The below list of judges below includes individuals from the environmental, agricultural and community sector, reflecting the importance of the economic, social and environmental dimensions of farming sustainably.
Here are the judges so far….
Adam Woods is the Beef Editor for the Irish Farmers Journal.
Aine Macken Walsh
Áine Macken-Walsh is a Senior Research Officer at Teagasc’s Rural Economy and Development Programme (REDP). She is a sociologist and works in transdisciplinary contexts, addressing societal challenges relating to themes such as gender, animal health, and the bioeconomy. Áine’s research has focused on social sustainability issues over the past ten years, paying particular attention to relational sustainability issues within families and communities. Her research has highlighted that integral to social sustainability are relationships between people of different gender, age and skill; and between people and land and animals. She recently designed a methodology to identify ‘good practices’ across the EU in the achievement of sustainable food value chains.
Andy works in the Scientific Unit of the National Parks and Wildlife Service and has a particular interest in the potential of farming to enhance biodiversity in an Irish setting. He has had an active involvement in the commonage framework planning process, the NPWS farm plan scheme, BurrenLIFE and successor programmes, AranLIFE, RBAPS and INTERREG VA and he is an advocate of approaches to incentivise farmers to improve the status of habitats and species.
From a farming background in Co. Waterford, Brendan has spent the past 20 years living and working in the Burren region. He led the award-winning BurrenLIFE Project (2005-2010), its successor, the pioneering ‘Burren Farming for Conservation Programme’ (2010-2015) and currently manages the new ‘Burren Programme’. Along with his late wife Ann O’Connor, Brendan co-founded Burrenbeo Teo and is secretary of its successor, the Burrenbeo Trust, Ireland’s only landscape-based charity which delivers an extensive annual programme of place-based learning initiatives. Brendan is a former board member of the Heritage Council, a former member of the EPA Advisory Committee and a former Director of the European Forum on Nature Conservation and Pastoralism. He is an Ashoka Fellow for Ireland.
James is a lecturer in Biology and Ecology at Galway Mayo Institute of Technology. His research and outreach work concentrates on sustainable agricultural systems specialising in High Nature Value farming. He leads a number of projects in this area at GMIT and IT Sligo. He is particularly interested in the potential of a HNV farmland network where innovative local communities can work in partnership to realise a sustainable future for their area. He is a member of the National Biodiversity Forum and the National Rural Network sub-committee on Biodiversity, Environmental Challenges and LIFE Programmes.

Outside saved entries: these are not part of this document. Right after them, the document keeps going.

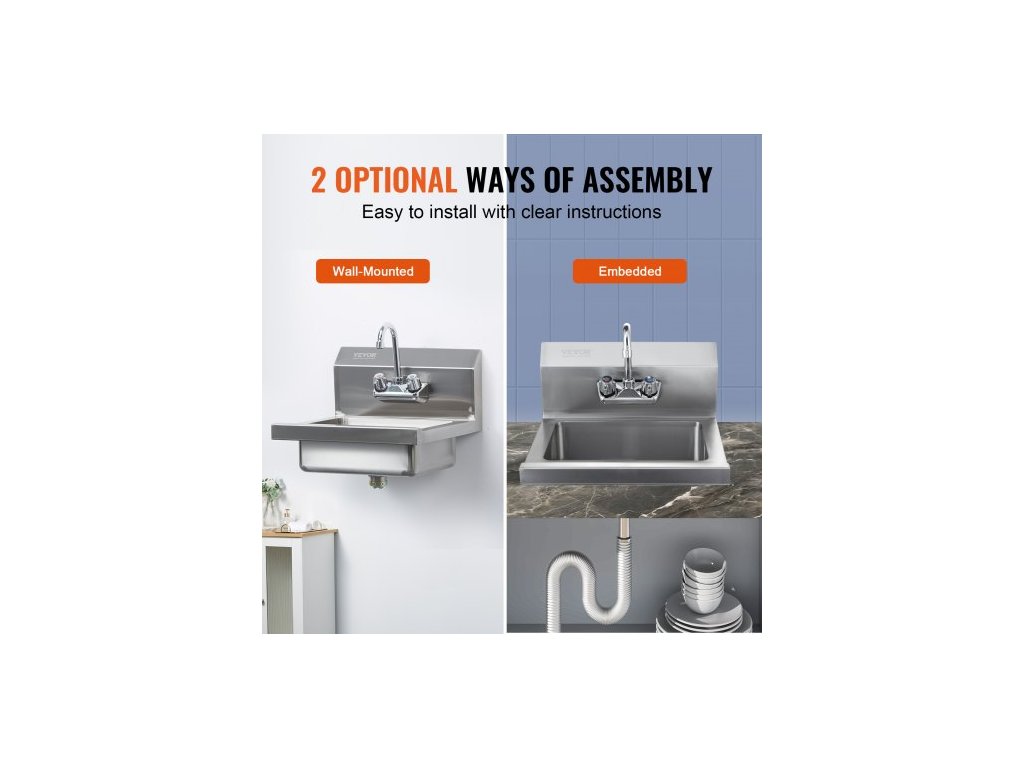 2 OPTIONAL WAYS OF ASSEMBLY
Easy to install with clear instructions

Wall-Mounted

Embedded

VEVOR

VEVOR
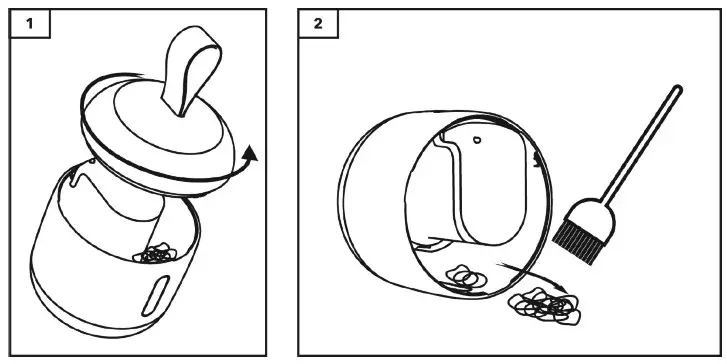 1

2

John is a Research Officer in farmland ecology and biodiversity with Teagasc. His research interests include farmland ecology, sustainable agriculture, multispecies mixtures, and High Nature Value farming systems. His current projects are: Identifying the Distribution and Extent of Agricultural Land of High Nature Value; Development and application of a farm-scale indicator for farmland biodiversity; Spatial distribution of rare Irish flora; Can multi-species agronomic grassland mixtures mitigate the effects of extreme climate events?; Agri-Food Graduate Development Programme; and the Biodiversity Working Group.
Liam has been the Director of the National Biodiversity Data Centre since 2006. The Data Centre manages data and information on Ireland’s biological diversity and tracks how biodiversity is changing. Liam was previously employed as Wildlife Officer with the Heritage Council, during which time he worked on providing advice on agriculture, forestry and landuse policy and its impacts on the natural heritage. Prior to that he served as Park Ranger for the Burren and Connemara National Parks. He is a Trustee of The Vincent Wildlife Trust and Head of Delegation for Ireland to the Global Biodiversity Information Facility.
Maura is currently a full time lecturer in the School of Geography and Archaeology in NUI Galway. Maura’s teaching reflects her research specialism which revolves around Rural and Agricultural Geography and her interests focus around processes of social, cultural and economic change for rural inhabitants. Dr Farrell successfully led NUI Galway’s bid to run Ireland’s National Rural Network in conjunction with three other national partners. The National Rural Network is highly significant as the Department of Agriculture’s dissemination ‘vehicle’ for the national Rural Development Programme for 2014-2020. Dr Farrell also holds appointments by the Minister for Rural and Community Development to the Monitoring Committee for the Action Plan for Rural Development and by DG-AGRI to an evaluation and reflection group for the LEADER Programme. Maura was also appointed as evaluator by the Department of Agriculture, Food and Marine for the European Innovation Partnership for Agriculture.
Michael is a first and foremost a farmer. His family have farmed his piece of land for hundreds of years. Michael was instrumental in aiding the Burren farming for conservation project to start up. Michael is the chairman of the local Irish Farmer’s Association. He is on the steering committee of the Burren Life Project and is a Director of the Burrenbeo Trust.
Michael Maloney is the Director of Bord Bia’s Origin Green Programme.